Return rate in voles in relation to the size of within-square population fluctuations. The size of population fluctuations within each square was assessed as maximum fold variation in population density [log10(Nmax/Nmin)]. Bars indicate standard errors.

The importance of our results lies in our quantification of the effects of spatial and temporal heterogeneity on the population dynamics of the four study species. The magnitude of these effects has implications for how we understand and predict population dynamics in reality.

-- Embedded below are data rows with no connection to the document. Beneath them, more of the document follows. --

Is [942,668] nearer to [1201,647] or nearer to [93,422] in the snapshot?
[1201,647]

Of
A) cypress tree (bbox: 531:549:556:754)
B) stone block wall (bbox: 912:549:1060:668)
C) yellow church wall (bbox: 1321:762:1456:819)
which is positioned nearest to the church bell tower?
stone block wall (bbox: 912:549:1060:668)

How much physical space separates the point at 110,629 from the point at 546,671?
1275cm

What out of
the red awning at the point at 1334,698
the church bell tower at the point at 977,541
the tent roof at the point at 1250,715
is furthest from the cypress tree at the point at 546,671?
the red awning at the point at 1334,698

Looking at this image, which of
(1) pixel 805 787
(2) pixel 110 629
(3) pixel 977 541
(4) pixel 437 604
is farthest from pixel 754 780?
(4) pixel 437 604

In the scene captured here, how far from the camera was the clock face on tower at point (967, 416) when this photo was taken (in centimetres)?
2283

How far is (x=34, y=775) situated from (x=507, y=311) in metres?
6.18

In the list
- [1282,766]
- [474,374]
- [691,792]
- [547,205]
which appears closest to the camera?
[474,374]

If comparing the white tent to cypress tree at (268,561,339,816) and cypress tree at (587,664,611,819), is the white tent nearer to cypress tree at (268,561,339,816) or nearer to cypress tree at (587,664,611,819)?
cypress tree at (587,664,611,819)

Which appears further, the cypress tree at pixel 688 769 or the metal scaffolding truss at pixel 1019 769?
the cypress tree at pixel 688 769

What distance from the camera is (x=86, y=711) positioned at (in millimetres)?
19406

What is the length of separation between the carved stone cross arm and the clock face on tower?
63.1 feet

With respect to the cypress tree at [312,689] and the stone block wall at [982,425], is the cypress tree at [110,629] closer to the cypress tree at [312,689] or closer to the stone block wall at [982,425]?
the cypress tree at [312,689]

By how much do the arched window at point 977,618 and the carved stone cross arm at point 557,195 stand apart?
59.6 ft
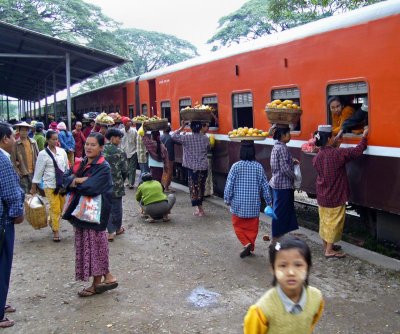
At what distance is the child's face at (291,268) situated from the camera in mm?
2174

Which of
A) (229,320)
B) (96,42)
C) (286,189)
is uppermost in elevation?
(96,42)

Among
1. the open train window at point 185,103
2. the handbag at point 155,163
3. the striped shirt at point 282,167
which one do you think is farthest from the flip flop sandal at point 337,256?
the open train window at point 185,103

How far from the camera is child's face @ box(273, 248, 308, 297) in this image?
2.17 meters

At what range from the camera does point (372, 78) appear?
220 inches

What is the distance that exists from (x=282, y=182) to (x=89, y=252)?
8.17 feet

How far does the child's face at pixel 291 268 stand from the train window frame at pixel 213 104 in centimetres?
734

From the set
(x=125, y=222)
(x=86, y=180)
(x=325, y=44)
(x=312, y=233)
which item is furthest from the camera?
(x=125, y=222)

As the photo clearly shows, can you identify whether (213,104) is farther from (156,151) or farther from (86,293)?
(86,293)

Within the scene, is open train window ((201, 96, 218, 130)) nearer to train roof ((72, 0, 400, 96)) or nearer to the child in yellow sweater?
train roof ((72, 0, 400, 96))

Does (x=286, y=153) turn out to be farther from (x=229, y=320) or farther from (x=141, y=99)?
(x=141, y=99)

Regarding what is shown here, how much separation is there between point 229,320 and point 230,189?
1.95m

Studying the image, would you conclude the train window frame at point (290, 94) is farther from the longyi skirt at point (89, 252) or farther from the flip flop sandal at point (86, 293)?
the flip flop sandal at point (86, 293)

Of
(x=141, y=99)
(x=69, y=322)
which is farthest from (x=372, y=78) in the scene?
(x=141, y=99)

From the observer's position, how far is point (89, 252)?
4.61 m
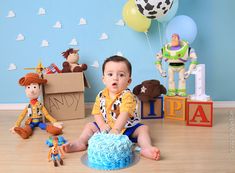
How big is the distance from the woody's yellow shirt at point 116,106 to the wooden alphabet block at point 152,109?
425 mm

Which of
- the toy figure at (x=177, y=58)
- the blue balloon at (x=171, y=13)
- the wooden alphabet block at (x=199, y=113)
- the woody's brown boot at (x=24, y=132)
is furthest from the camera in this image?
the blue balloon at (x=171, y=13)

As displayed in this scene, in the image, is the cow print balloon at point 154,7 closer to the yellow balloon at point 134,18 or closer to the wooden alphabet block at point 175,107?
the yellow balloon at point 134,18

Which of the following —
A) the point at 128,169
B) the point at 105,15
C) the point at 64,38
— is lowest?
the point at 128,169

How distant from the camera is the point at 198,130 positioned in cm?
188

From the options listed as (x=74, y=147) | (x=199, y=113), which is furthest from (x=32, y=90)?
(x=199, y=113)

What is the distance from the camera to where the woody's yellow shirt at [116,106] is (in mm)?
1652

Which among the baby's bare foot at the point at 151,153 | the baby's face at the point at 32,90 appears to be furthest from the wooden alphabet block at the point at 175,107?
the baby's face at the point at 32,90

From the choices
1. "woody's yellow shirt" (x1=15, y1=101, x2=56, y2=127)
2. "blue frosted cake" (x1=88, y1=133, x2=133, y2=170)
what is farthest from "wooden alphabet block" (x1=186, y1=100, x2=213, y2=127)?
"woody's yellow shirt" (x1=15, y1=101, x2=56, y2=127)

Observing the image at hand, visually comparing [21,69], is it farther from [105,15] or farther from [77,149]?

The effects of spatial and temporal heterogeneity must be accounted for if we are to have accurate predictive models for use in management and conservation. The size of the temporal effects shown here also has implications for how we evaluate long term temporal change (e.g. through climate change), since where there are large temporal variations, longterm changes will not be discernible quickly.

The effects of spatial heterogeneity were here shown by a significant square-density interaction, seen here in the vole (Table 1). Such interaction terms should be included in autoregression analyses of spatially separated populations, where return rate is given by the first autoregressive coefficient [5, 6], but this has not been attempted to our knowledge except in [18]'s study of kangaroos. It is not possible to include all the interaction terms included here in analyses of real spatially separated populations, because there would not be enough degrees of freedom. In our simulations we overcame this by replicating the weather years. Nevertheless the interactions that were most important here could be included, these would be density*year and density*square. Together with the main effects of year and square this would allow analysis of whether both carrying capacities and return rates vary in space and time. This provides a method of answering the question as to whether there is spatial and temporal heterogeneity in the population's dynamics.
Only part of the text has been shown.